→ Aim of the exercise: Could you carry on the Save the Males interview from the point where it stops?

→ Supplied passage:

= = = = = = =

Listen in as Kathleen Parker discusses Save the Males with Karen Spears Zacharias, author of the forthcoming Where’s Your JesusNow? Q: When we think of voiceless victims, the male gender doesn't usually come to mind, unless he's under the age of 8. Why would an accomplished, articulate woman like yourself want to write a book defending males?
A: First of all,
thank you for that generous description. It’s very simple. I was raised by my single father after my
mother died and I’ve helped raise
three boys. That
experience caused me to see things from the male perspective and it’s not looking so good out there. Save
the Males is an attempt to shine a
light on a
constellation of dots, which, once connected, reveal a cultural mosaic that is anti-male. If trends continue
on their present trajectory, it
seems to me that the
American family – the rock upon which this nation was built – will be irreparably damaged. I agree with
the great journalist Midge Decter,
who once said that
families don't make you happy; they make you human. They are necessary, not only for raising children
with character and purpose, but also
for the continued
strength of our country. A nation of fractured families is nation in trouble, vulnerable not only to
external forces but also to increased
government control
as family autonomy is surrendered incrementally to “helpful” agents of the state.
Q:You speak of a new feminism. What do you mean by that? What's wrong with the old one? A: We’re now in the third wave of feminism. Distilled, the first wave gave us the vote; the second gave us divorce and jobs; the third is helping us become porn stars. Look, I’m a feminist; you’re a feminist. But the feminism we grew up with that aimed to make the world a more female-friendly place has morphed in a movement that is decidedly hostile toward males and manhood. It’s time for a fourth wave that recognizes the important work feminism still has to do in the larger world where women have no rights, but also acknowledges the contributions men have made toward our own freedoms. Women do have enemies in the world, but they are not men of the West. Q: What do you think are the three greatest misconceptions about males that we liberated woman are passing along to our daughters? A: 1. That men are to blame for all that’s wrong with the world;
2. That men are
essentially violent, dumb and
irresponsible;
3. That we can live
without them.
Q: Didn't
you grow up in that generation of southern women that were reading
Marabella Morgan's The Total Woman? You're not suggesting we ought to meet our men at the
door wrapped in cellophane are
you?

= = = = = = =

→ Record extracts:
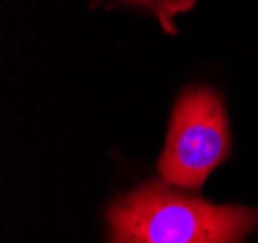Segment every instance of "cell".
Listing matches in <instances>:
<instances>
[{
	"label": "cell",
	"mask_w": 258,
	"mask_h": 243,
	"mask_svg": "<svg viewBox=\"0 0 258 243\" xmlns=\"http://www.w3.org/2000/svg\"><path fill=\"white\" fill-rule=\"evenodd\" d=\"M258 222V209L214 205L149 181L119 195L108 209L112 243H241Z\"/></svg>",
	"instance_id": "6da1fadb"
},
{
	"label": "cell",
	"mask_w": 258,
	"mask_h": 243,
	"mask_svg": "<svg viewBox=\"0 0 258 243\" xmlns=\"http://www.w3.org/2000/svg\"><path fill=\"white\" fill-rule=\"evenodd\" d=\"M227 153L229 129L222 96L206 87H187L173 106L158 160L162 180L177 189H199Z\"/></svg>",
	"instance_id": "7a4b0ae2"
},
{
	"label": "cell",
	"mask_w": 258,
	"mask_h": 243,
	"mask_svg": "<svg viewBox=\"0 0 258 243\" xmlns=\"http://www.w3.org/2000/svg\"><path fill=\"white\" fill-rule=\"evenodd\" d=\"M135 4H143L147 8H151L156 18L160 20L162 27L168 33H175V25H173V18L179 12L189 10L195 4V0H129Z\"/></svg>",
	"instance_id": "3957f363"
}]
</instances>
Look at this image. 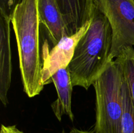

= = = = = = =

→ Task response:
A: Ha, now there’s a scary thought. I did grow up in the olden days when women were attentive to men in traditional ways. They didn’t have their own stripper pole in the living room, but they might have had dinner ready in the kitchen. I witnessed multiple variations on the domestic front as my father was a serial husband - married four times after my mother died at age 31. What can I say? He was a dazzler – nectar to women – but also a gentleman. Apparently, he thought you had to marry a woman with whom you were familiar. I’m making some assumptions here.
But here’s the
thing. Despite all those marriages, only two of which took place while I was officially a child, my
father mostly raised me and he groomed
me to be a feminist.
That is, independent and self-sufficient – and in no way
subservient to a
man. My only conclusion about how women ought to treat men is with respect and the occasional unsolicited
kindness. Here’s what I’ve
discovered living
mostly among men my entire life: Men are human. They like to be appreciated, loved, and greeted not
necessarily in cellophane, but with a
smile. How hard is
that? For some reason, women have come to believe that if they fix a man a sandwich or sew on a
button, they’ve surrendered a piece of
their autonomy. For
whatever reason, Southern women seem not to mind as
much.
Q: Tell
us about your father and the way in which he's shaped your attitude toward men.
A. Let me answer by painting you a picture with a little more texture. As I hinted before, my father was handsome, brilliant and hilarious. This isn’t just an adoring daughter talking. There’s a pretty significant consensus on those points. That also doesn’t mean he was perfect - five wives suggests some flaws – but he was a splendid father whose sacrifices I didn’t begin to appreciate until I became a parent.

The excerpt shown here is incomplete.